The Name Resolution Policy Table (NRPT) is a method that allows the DirectAccess (DA) client to take advantage of a form of "DNS routing" when the DA client components are turned on.
When the DA client is off the corporate network, it turns on it's DA client configuration so that it can send traffic destined to the corpnet over the DA IPsec tunnels.
The questions is "how does the DA client know when to send traffic to the DA server to forward to the corpnet?" The answer is that it consults the NRPT.
The NRPT contains domain names and FQDNs that should be sent to the UAG DA server DNS proxy (the UAG has it's own DNS proxy that forwards DNS queries to DNS servers on the corpnet). If there is a match to an entry on the NRPT, then the DNS query is forwarded to the UAG DA server's DNS proxy, while will resolve the name to an IP address on the corpnet and forward the request to the host on the corpnet.
If the host name or FQDN does not match an entry on the NRPT, then the query is sent to the DNS configured on the DA client's NIC, which will resolve names for Internet based hosts (or internal network hosts if you're on another corpnet that has it's own DNS infrastructure).

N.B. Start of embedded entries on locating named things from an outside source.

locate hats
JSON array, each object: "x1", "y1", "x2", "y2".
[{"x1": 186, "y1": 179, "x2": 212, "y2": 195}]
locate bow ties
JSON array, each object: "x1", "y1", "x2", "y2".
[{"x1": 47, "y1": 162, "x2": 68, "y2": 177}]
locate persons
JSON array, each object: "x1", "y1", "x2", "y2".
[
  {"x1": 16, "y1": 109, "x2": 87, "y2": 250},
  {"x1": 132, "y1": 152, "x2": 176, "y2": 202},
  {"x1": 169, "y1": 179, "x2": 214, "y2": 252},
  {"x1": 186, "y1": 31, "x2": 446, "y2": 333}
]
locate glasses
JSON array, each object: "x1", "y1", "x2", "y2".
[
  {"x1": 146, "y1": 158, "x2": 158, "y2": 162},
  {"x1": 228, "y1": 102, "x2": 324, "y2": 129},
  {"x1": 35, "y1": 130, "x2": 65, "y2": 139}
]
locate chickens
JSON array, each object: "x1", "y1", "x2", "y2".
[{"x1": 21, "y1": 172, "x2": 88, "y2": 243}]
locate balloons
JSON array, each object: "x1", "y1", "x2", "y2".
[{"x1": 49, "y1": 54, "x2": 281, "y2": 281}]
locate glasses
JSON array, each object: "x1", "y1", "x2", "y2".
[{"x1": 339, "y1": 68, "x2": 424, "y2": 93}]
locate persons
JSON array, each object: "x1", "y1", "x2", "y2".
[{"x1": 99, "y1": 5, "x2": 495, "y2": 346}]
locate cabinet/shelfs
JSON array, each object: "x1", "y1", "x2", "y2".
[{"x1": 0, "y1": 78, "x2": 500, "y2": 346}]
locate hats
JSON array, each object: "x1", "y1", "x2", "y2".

There are also "exemption rules" in the NRPT. There rules exempt certain FQDNs for a more general domain based rule. For example, if you had a NRPT entry for *.contoso.com so that all queries for hosts in the contoso.com domain are sent to the UAG DA server's DNS proxy, you could create an exemption rule to prevent certain names from being sent to the UAG DA server's DNS proxy. For example, if you don't want the FQDN nls.contoso.com to be sent to the UAG DA server's DNS proxy, you would create an exemption rule for that name and the DNS query would be sent to the DNS server configured on the DA client's NIC.
There are several names that should be included on the exemption list - but the most important one is the name of the Network Location Server. This prevents the DA client from being able to connect to the NLS server when it's off network and therefore prevents it from mistakenly thinking that it's on the corporate network.